*** Opening Text segment ***
Cloud Storage by VK - Enterprise Data Storage

Today we will talk about the following:

Problems of classic large data storage systems,
How to organize data storage in companies with increased internal security requirements;
How to easily migrate to a domestic solution;
Advantages of Cloud Storage object storage from VK.

The event program includes:

Customer need;
Presentation of Cloud Storage by VK;
Product partnership program;
Implemented cases.

Speakers: Khanetsky Dmitry, Head of Cloud Storage Sales Group, and Sorokin Georgy, Cloud Storage Architect.

The portrait of our client is the enterprise segment, i.e. large businesses, absolutely any industry, all those companies that have the task of storing unstructured content, which means different data formats: files, videos, scans, audio, etc. The second point is the SLA requirements. There must be high availability, high SLA, usually this is the government segment or the banking sector, where there are requirements for critical infrastructure. Our solution is designed for highly critical SLAs for availability and storage security.

As for the security perimeter of storage, storage is provided in more than one data center (in two or three), VK has four of them. We pay increased attention to the requirements of regulators, this is what concerns directive No. 12-36, the transition to import substitution and certain requirements for the software to belong to the "Russian" class.

What needs do our clients have? This is long-term storage of files of various types, the minimum storage volume is 50 TB. This is useful data, not raw storage capacity, below this threshold our solutions are not so interesting from the point of view of pricing and they are functionally redundant.

Another point is constant intensive access to read and write objects. If these three criteria are met, then you are on the right track in terms of our portfolio.

What do clients usually store? First of all, backups, archives, both hot and cold, with various types of data, this is document management, but there are cases with Big Data, machine learning and multimedia content.

What points should be clarified with the customer when you start a conversation about selling VK products? First of all, this is the willingness to use the standard S3 protocol. This is an international standard that was created by Amazon in 2006. We strictly adhere to this standard, we move within the framework of the standard rules of the S3 protocol. There are many cases when our customers are aware of and use S3 as a standard protocol direction for storage, but there are cases when they do not use it. Therefore, it is worth asking about this and taking into account their wishes at an early stage of project creation.

The second point is the willingness to deploy the solution in the internal circuit, and not in the cloud. In this case, we are talking about an “on-premise” solution. This installation is in the customer's circuit, it is completely Internet-independent from the point of view of external access. We do not store any keys outside in the case of such an installation, we have no restrictions in terms of access. That is, this is a fully isolated solution that can be extended to one, two or more data centers at the customer's site.
*** Closing Text segment ***
*** Opening Given material ***
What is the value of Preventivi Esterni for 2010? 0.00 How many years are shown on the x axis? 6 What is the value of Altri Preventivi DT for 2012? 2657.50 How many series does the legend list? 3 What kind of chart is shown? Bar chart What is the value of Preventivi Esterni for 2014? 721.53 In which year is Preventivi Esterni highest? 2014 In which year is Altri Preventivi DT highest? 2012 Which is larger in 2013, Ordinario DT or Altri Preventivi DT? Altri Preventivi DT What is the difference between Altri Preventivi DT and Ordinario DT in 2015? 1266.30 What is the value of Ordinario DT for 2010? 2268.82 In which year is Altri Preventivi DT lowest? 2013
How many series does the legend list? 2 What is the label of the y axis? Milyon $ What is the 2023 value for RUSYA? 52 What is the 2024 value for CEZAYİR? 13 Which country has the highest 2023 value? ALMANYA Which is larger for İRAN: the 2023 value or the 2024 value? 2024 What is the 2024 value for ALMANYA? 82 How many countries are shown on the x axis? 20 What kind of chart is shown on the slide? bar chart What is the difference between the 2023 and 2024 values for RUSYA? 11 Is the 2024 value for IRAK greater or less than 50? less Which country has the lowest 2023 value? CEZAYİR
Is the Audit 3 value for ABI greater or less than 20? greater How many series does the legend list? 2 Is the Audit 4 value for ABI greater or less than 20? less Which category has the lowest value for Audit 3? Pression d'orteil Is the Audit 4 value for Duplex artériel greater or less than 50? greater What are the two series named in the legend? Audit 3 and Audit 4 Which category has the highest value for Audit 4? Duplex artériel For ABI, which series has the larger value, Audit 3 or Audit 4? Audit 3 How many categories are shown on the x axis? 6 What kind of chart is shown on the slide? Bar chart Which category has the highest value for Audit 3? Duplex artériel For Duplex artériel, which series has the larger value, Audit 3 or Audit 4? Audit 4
*** Closing Given material ***
- Work instruction:
Continue the write-up of the Cloud Storage by VK webinar, starting right after its final paragraph on the on-premise installation.

- Result below:
The third point is the possibility of placing hardware capacities of the data center, because we often encounter a situation when the customer does not have either sufficient capacity in the data center, or any internal capacities and resources to place equipment on their site. If the answers to all these three questions are positive, then we move on.

I want to draw your attention to the simplicity of implementing our case. We have a standard form in the form of a questionnaire. It includes about 15 questions. The basic profile that we compile based on these answers gives a picture of the load profile, the volume for calculating the cost specification of the project.

The first point is the choice of delivery format. In our case, there are several options available on the market. This is just software, we transfer it to you for sale to the customer. Then you can independently supplement this solution with equipment, hardware configuration, hardware platform (we also attach to the configuration).

The second point is the sale of a hardware and software complex (PAC). We, as a vendor, also offer a PAC, which we assemble ourselves on the base, test, pre-configure and transfer to the customer as a ready-made hardware product. It includes both support, hardware and software. This is a full-fledged ready-made vendor solution, which we are used to seeing on the market.

There is also a third implementation option. It is precisely the exceptional case for configurations less than 50 TB. This is a sale within the VK public cloud.

The fourth step that we go through, before the sale, before closing the project, we get the very configuration that needs to be obtained, either in the PAC version, or in the software version. We sell it to you with the necessary prices and documentation for sale and transfer to the customer. Ultimately, we simply, if it is a PAC, bring it directly to the data center, configure it ourselves, and if you want to participate in this process yourself, we can transfer the reins of control to you, but, as a rule, we try to do the initial implementations ourselves in order to avoid the risks of poor-quality assembly of the platform. Or, we can audit your work, if you gain sufficient competence, are ready to learn in this direction, we also provide such services and are ready to develop our partners. Under certain conditions, we can transfer the implementation to you. We already have several partners who have the necessary competencies and certificates for implementing our solutions and have been successfully doing this on the market for the first time.

These are the main four steps that we define for a successful sale. I want to emphasize once again the fact that we try to simplify the process of selling and configuring the solution as much as possible. This is the basic approach. We do not want to introduce any complications and additions here, we try to make it easier for our partners to work for more productive work with customers. So that it takes not weeks, but a day or two.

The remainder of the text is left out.